- 作業指示 -
1. 抜粋本文で金谷さんは、たとえ商品が売れなくても何がすでに成功していると語っていますか。
2. 抜粋本文にある次の一文を英語に訳してください:「工芸のような素晴らしい技術でも今のニーズとズレていては次の購買者は増えない。」
3. 抜粋本文のうち、"会社の顔となる商品が生まれ、"で始まり"えていくことにも繋がります」"で終わる部分を、そのまま一字一句違えずに返してください。

会社の顔となる商品が生まれ、それがメディアに取り上げられることで多くの人に商品やその技術が伝わる。それで充分。たとえ売れなくてもすでにPRが成功していると金谷さんは語る。

だが、伝統工芸や地場産業の世界は度々、後継者不足と伝えられている。これを解消し、さらに成長させるためには何が必要なのか?

「一言で言えば、「新たな需要の創出のための探求」をどこまで極めるかだと思います。工芸のような素晴らしい技術でも今のニーズとズレていては次の購買者は増えない。懐かしんで買ってくれるわけではないので、今のスタイルに合わせなければならないと思うんです。職人たちが作る場所から視点を変えない限りは変わっていかないなと」

今後、金谷さんが挑戦したいこと、成し遂げたい目標があれば聞きたい。

「製造業の方々が潤えば、カタログも必要になるし印刷会社も潤って、様々な仕事が回転していく状況になるはず。そしてそれは弊社セメントプロデュースデザインの仕事も増えていくことにも繋がります」

- データ欄 -
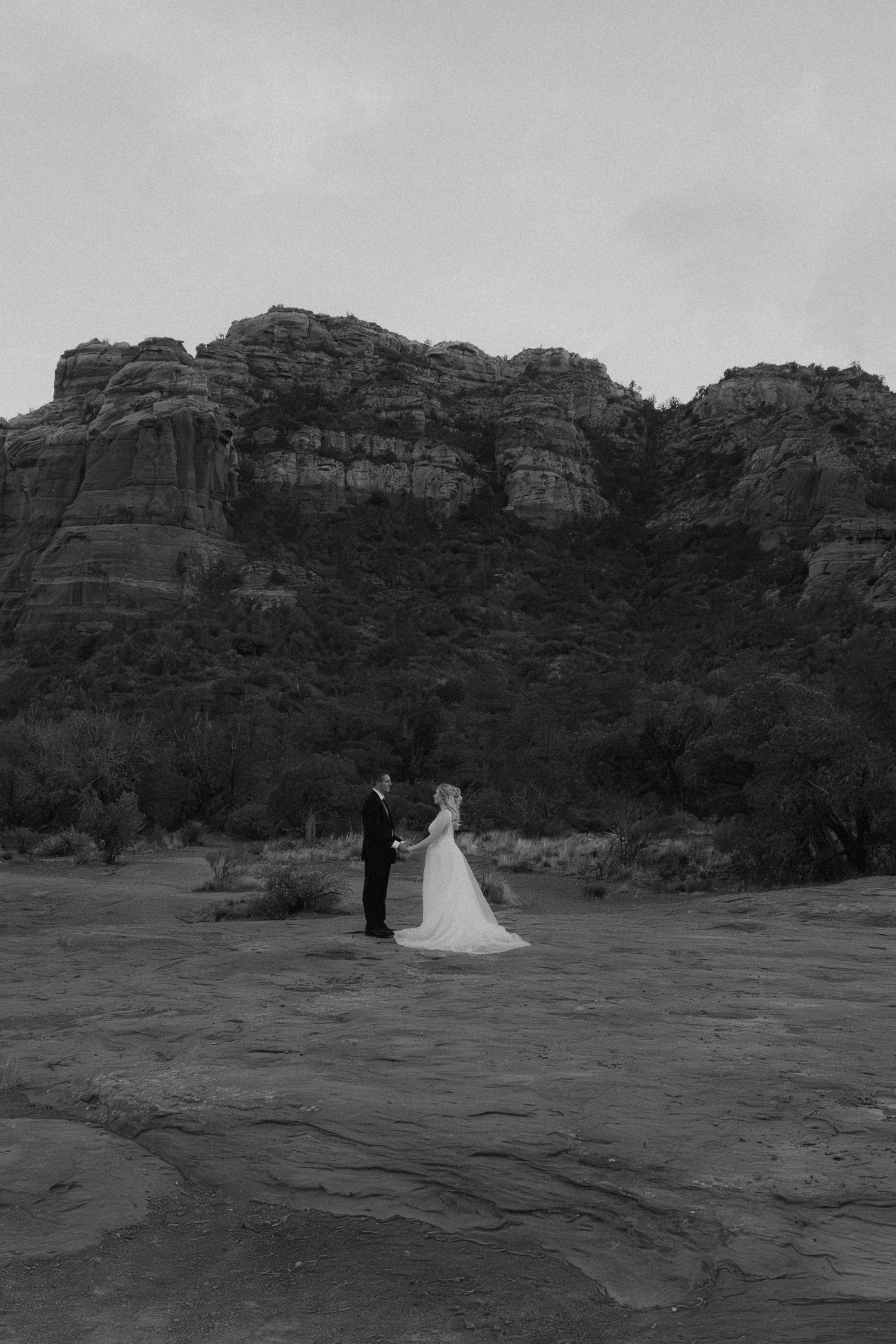 BOSC Photography serving Buckeye Arizona with warm, timeless and storytelling-focused photography.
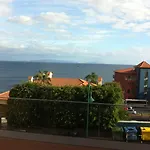 Ventur Flat Apartamento Caniço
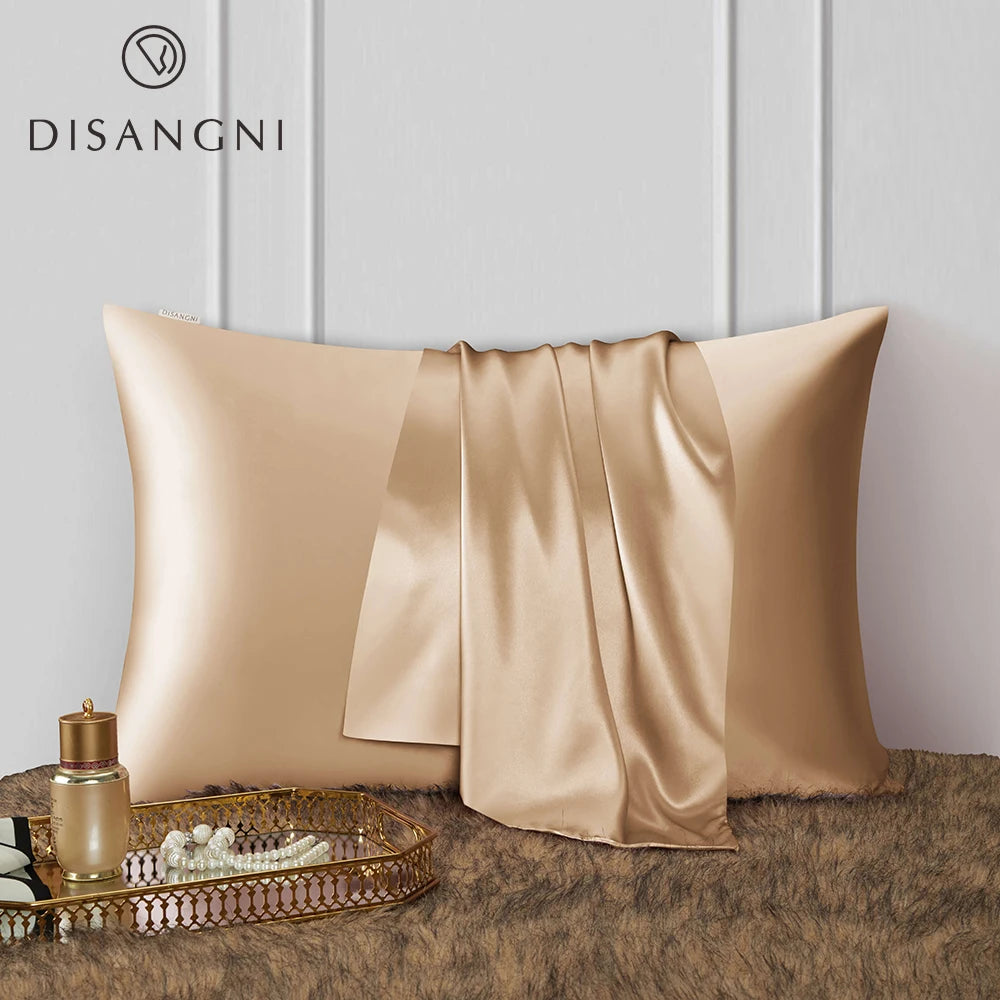 Gold / 65x65cm / China Mainland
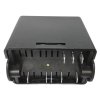 Electronic Box 230V 9.1.40.52.02
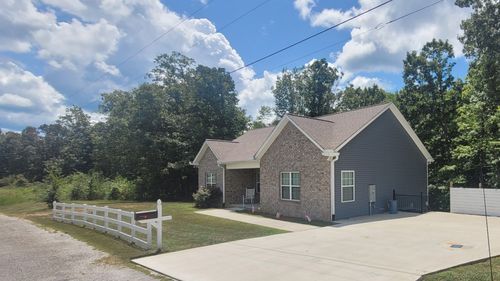 30034 Piper Dr, Bon Aqua, TN, 37025-3057 | Card Image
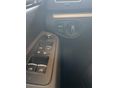 VOLKSWAGEN SHARAN 2011/4 - 10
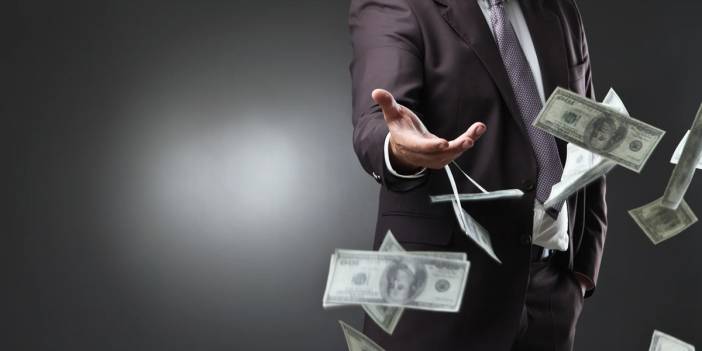 Bugün o burçlardan sürekli para çıkışı olacak! İşte pazartesi gününün para dağıtacak burcu...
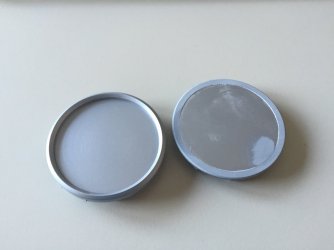 Image1463076712.632499.jpg
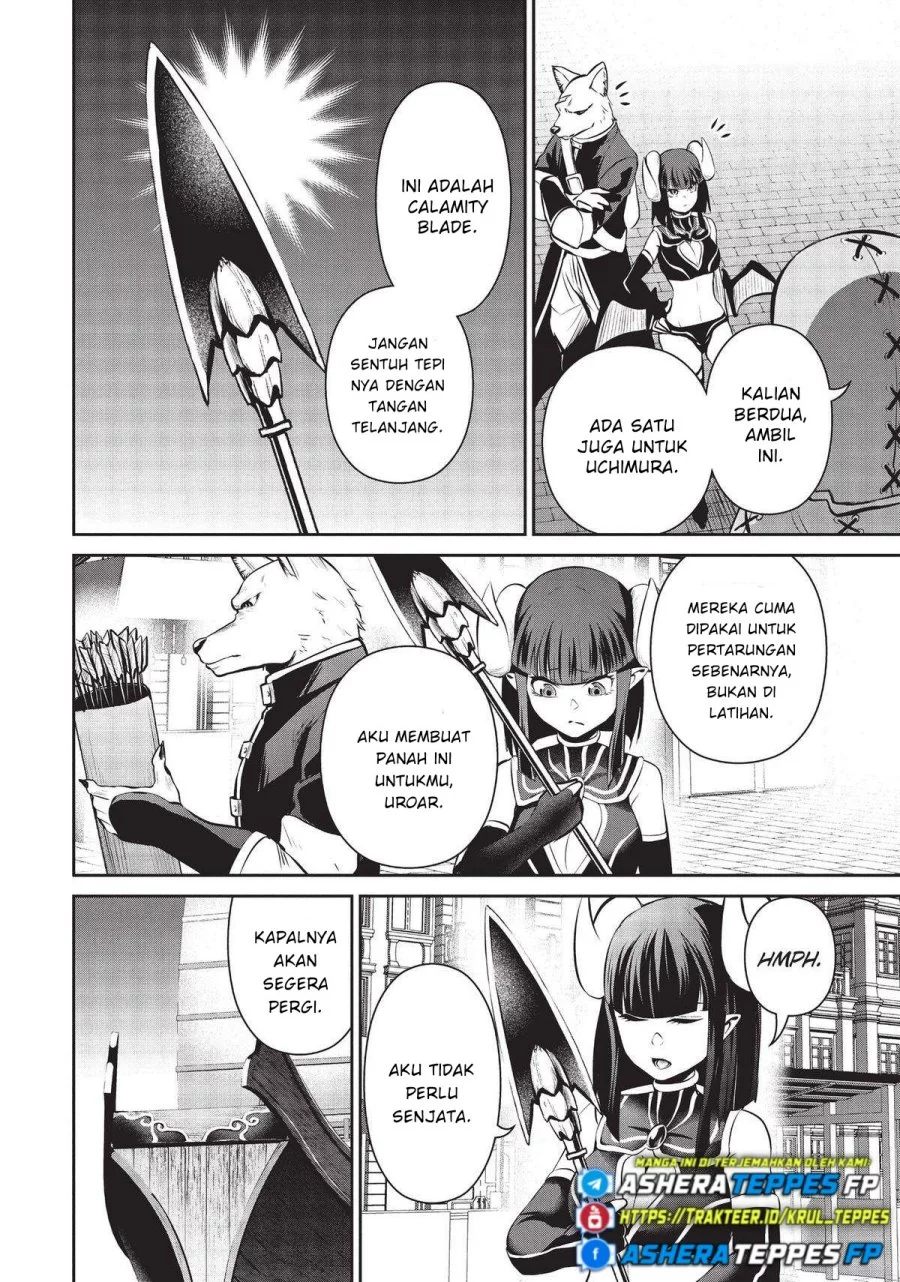 Chapter 47 - halaman 14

- 想定解答 -
1. PRがすでに成功していると語っています。

2. Even with wonderful skills such as those of traditional crafts, if they are out of step with today's needs, the number of new buyers will not increase.

3.
会社の顔となる商品が生まれ、それがメディアに取り上げられることで多くの人に商品やその技術が伝わる。それで充分。たとえ売れなくてもすでにPRが成功していると金谷さんは語る。

だが、伝統工芸や地場産業の世界は度々、後継者不足と伝えられている。これを解消し、さらに成長させるためには何が必要なのか?

「一言で言えば、「新たな需要の創出のための探求」をどこまで極めるかだと思います。工芸のような素晴らしい技術でも今のニーズとズレていては次の購買者は増えない。懐かしんで買ってくれるわけではないので、今のスタイルに合わせなければならないと思うんです。職人たちが作る場所から視点を変えない限りは変わっていかないなと」

今後、金谷さんが挑戦したいこと、成し遂げたい目標があれば聞きたい。

「製造業の方々が潤えば、カタログも必要になるし印刷会社も潤って、様々な仕事が回転していく状況になるはず。そしてそれは弊社セメントプロデュースデザインの仕事も増えていくことにも繋がります」